Understanding Tokens and Pricing
Tokens are chunks of text — roughly 4 characters or 0.75 words in English. "Hello, world!" is about 4 tokens. "The quick brown fox jumps over the lazy dog" is about 10 tokens.
OpenAI charges separately for input tokens (your messages) and output tokens (the model's reply). Output tokens are more expensive because generating text is more compute-intensive than reading it.
As of 2025, approximate pricing:
- GPT-4o: $5 per 1M input tokens, $15 per 1M output tokens
- GPT-4o mini: $0.15 per 1M input tokens, $0.60 per 1M output tokens
- GPT-3.5 Turbo: $0.50 per 1M input tokens, $1.50 per 1M output tokens
For most tasks, GPT-4o mini is the sweet spot — it's 33x cheaper than GPT-4o and surprisingly capable for structured tasks, summarization, and classification.
Streaming Responses
For any user-facing application, streaming dramatically improves perceived performance — text appears token by token rather than the user waiting for the full response:
from openai import OpenAI
client = OpenAI()
stream = client.chat.completions.create(
model="gpt-4o-mini",
messages=[{"role": "user", "content": "Write a haiku about Python programming."}],
stream=True,
)
for chunk in stream:
if chunk.choices[0].delta.content is not None:
print(chunk.choices[0].delta.content, end="", flush=True)
print() # newline at end
Building a Simple Chatbot
Here's a complete command-line chatbot you can run right now:
from openai import OpenAI
client = OpenAI()
def run_chatbot():
print("ChatBot ready! Type 'quit' to exit.")
print("-" * 40)
messages = [
{"role": "system", "content": (
"You are a helpful assistant. Be concise and friendly. "
"If you don't know something, say so."
)}
]
while True:
user_input = input("You: ").strip()
if not user_input:
continue
if user_input.lower() in ("quit", "exit", "bye"):
print("Goodbye!")
break
messages.append({"role": "user", "content": user_input})
try:
response = client.chat.completions.create(
model="gpt-4o-mini",
messages=messages,
max_tokens=500,
temperature=0.7,
)
reply = response.choices[0].message.content
messages.append({"role": "assistant", "content": reply})

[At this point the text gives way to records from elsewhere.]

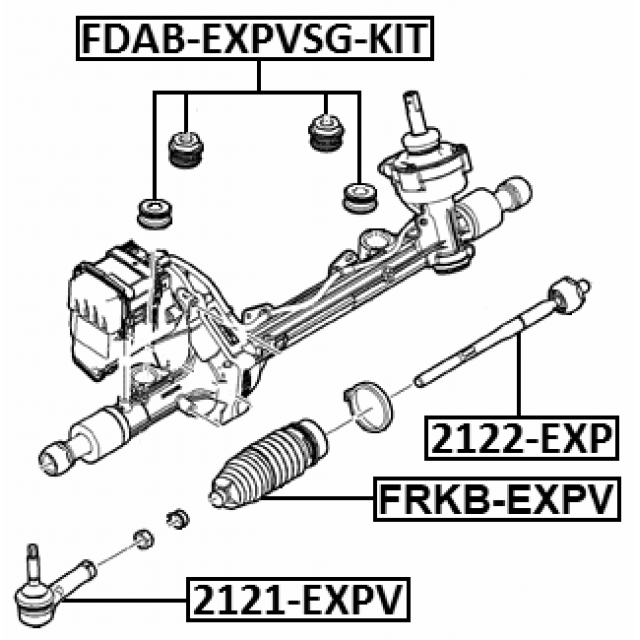 FDAB-EXPVSG-KIT

2122-EXP

FRKB-EXPV

2121-EXPV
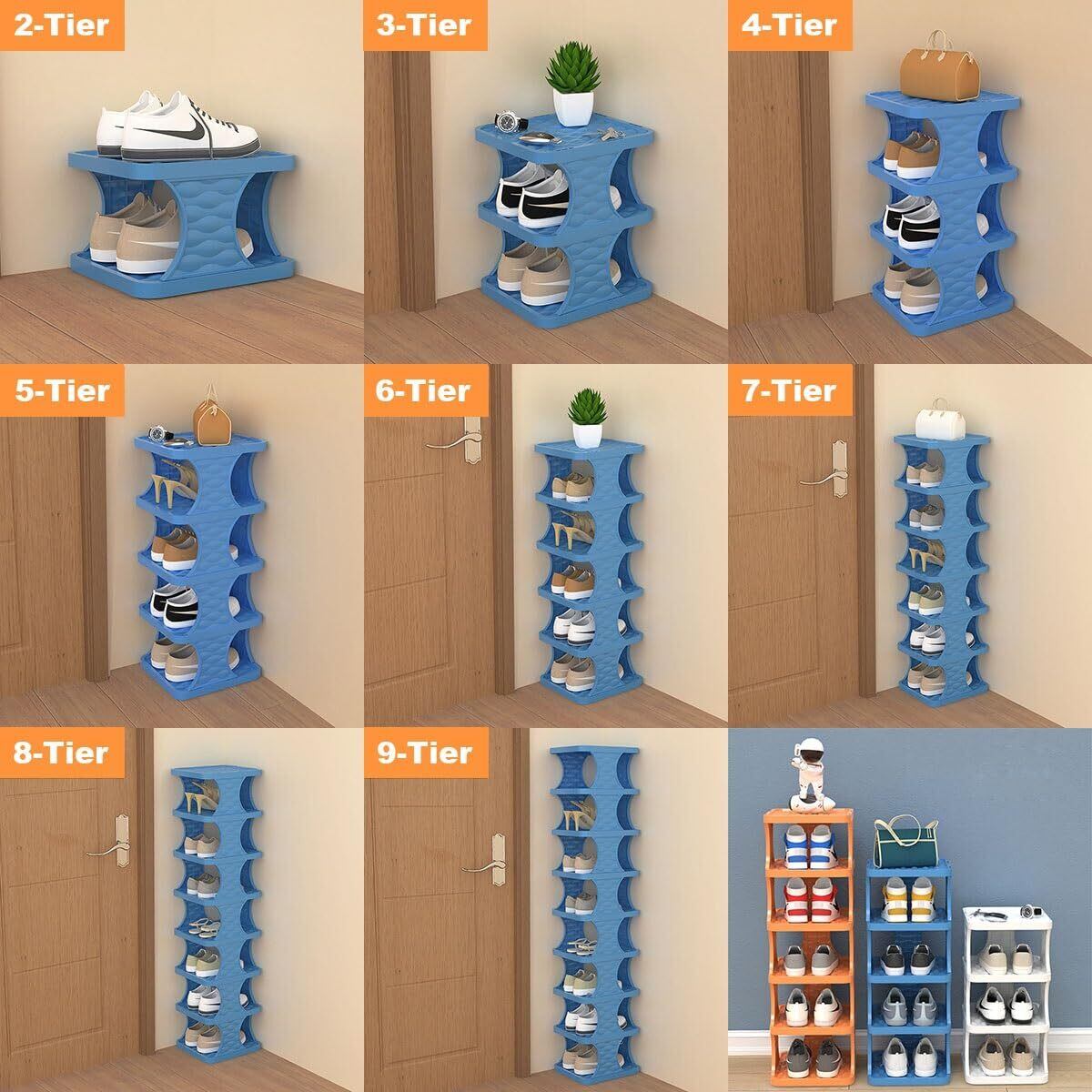 2-Tier

3-Tier

4-Tier

5-Tier

6-Tier

7-Tier

8-Tier

9-Tier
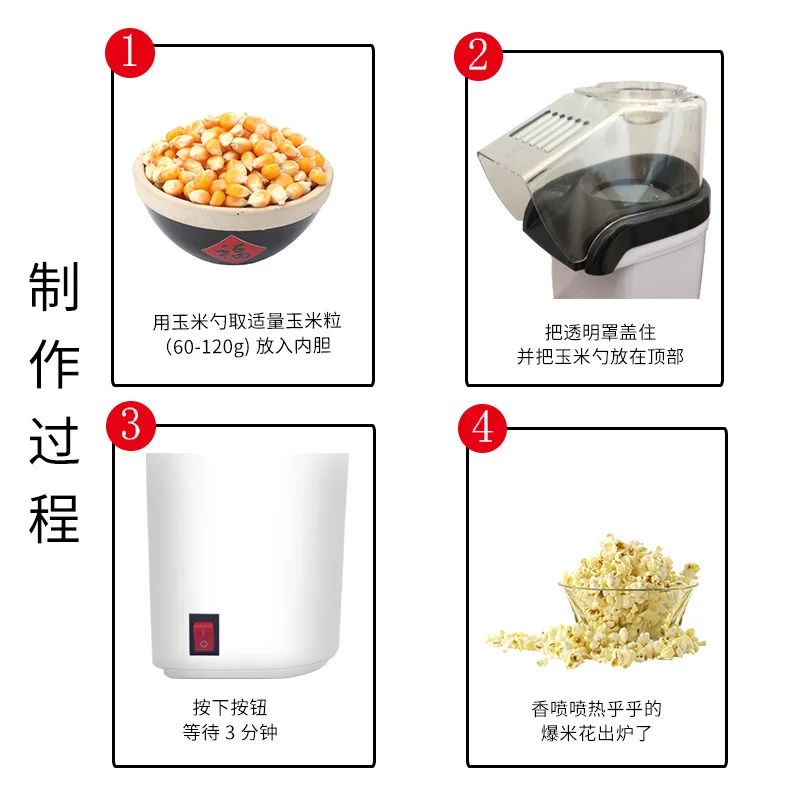 制作过程

1

福

用玉米勺取适量玉米粒
(60-120g) 放入内胆

2

把透明罩盖住
并把玉米勺放在顶部

3

按下按钮
等待 3 分钟

4

香喷喷热乎乎的
爆米花出炉了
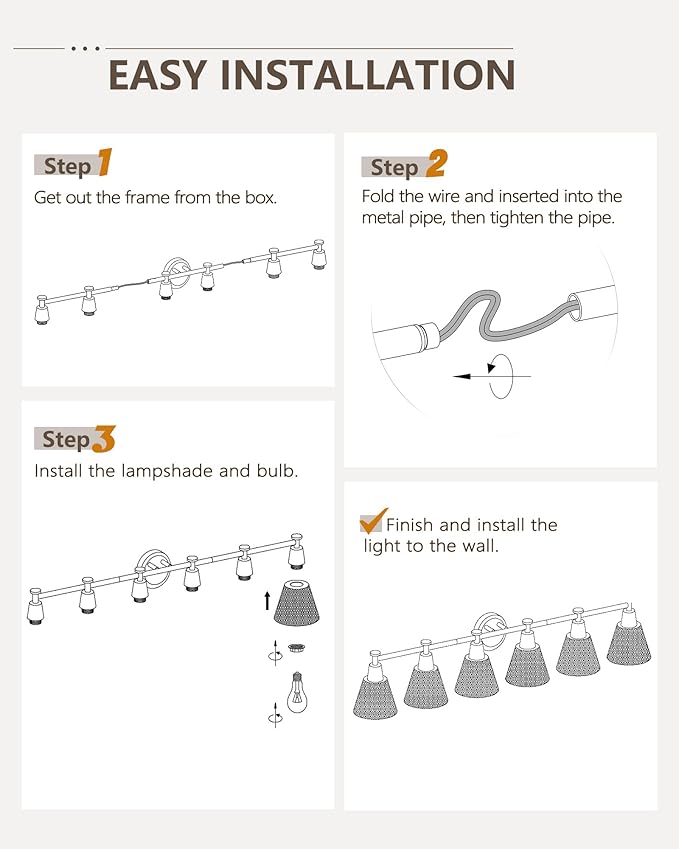 EASY INSTALLATION

Step 1
Get out the frame from the box.

Step 2
Fold the wire and inserted into the metal pipe, then tighten the pipe.

Step 3
Install the lampshade and bulb.

Finish and install the light to the wall.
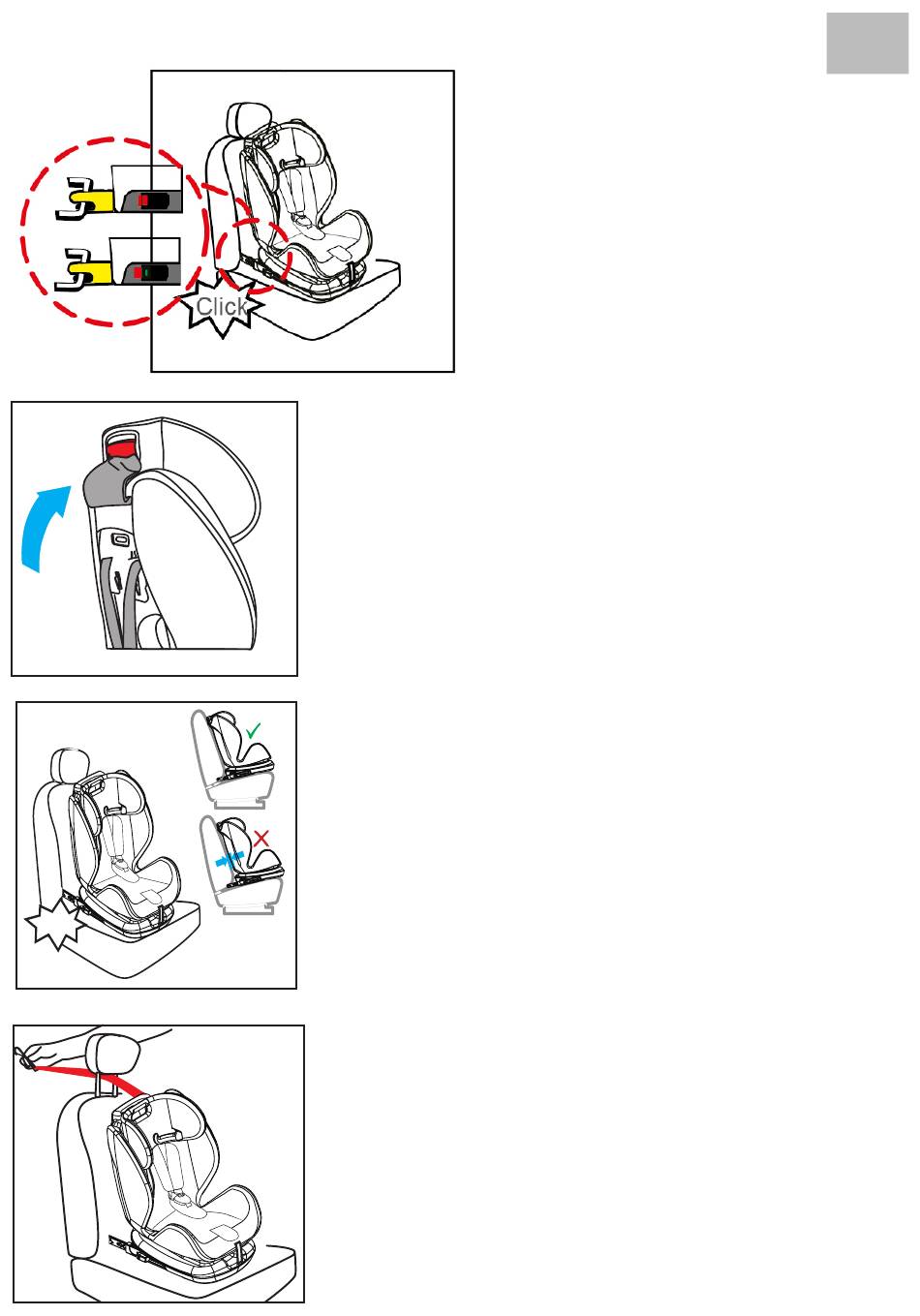 Click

print(f"Assistant: {reply}")
print(f"(Tokens used: {response.usage.total_tokens})")
except Exception as e:
print(f"Error: {e}")
messages.pop() # remove the failed user message
if __name__ == "__main__":
run_chatbot()
Best Practices
Error Handling
Always wrap API calls in try/except blocks. Common errors: RateLimitError (too many requests), AuthenticationError (bad API key), APIConnectionError (network issues). Use exponential backoff for retries.
Rate Limits
Free tier accounts have very low rate limits. Paid accounts have higher limits. Check your limits in the OpenAI dashboard under Limits. If you hit limits in production, implement a queue.
Cost Management
- Set max_tokens to cap response length and prevent runaway costs
- Use GPT-4o mini for tasks that don't require GPT-4o quality
- Trim conversation history when it gets long (keep the last N turns)
- Set spending limits in the OpenAI dashboard
Next Steps
Now that you have the basics down, explore: function calling (structured JSON outputs), the Assistants API (built-in thread management), fine-tuning for domain-specific tasks, and the vision API for image understanding. The OpenAI cookbook on GitHub has hundreds of working examples for real-world use cases.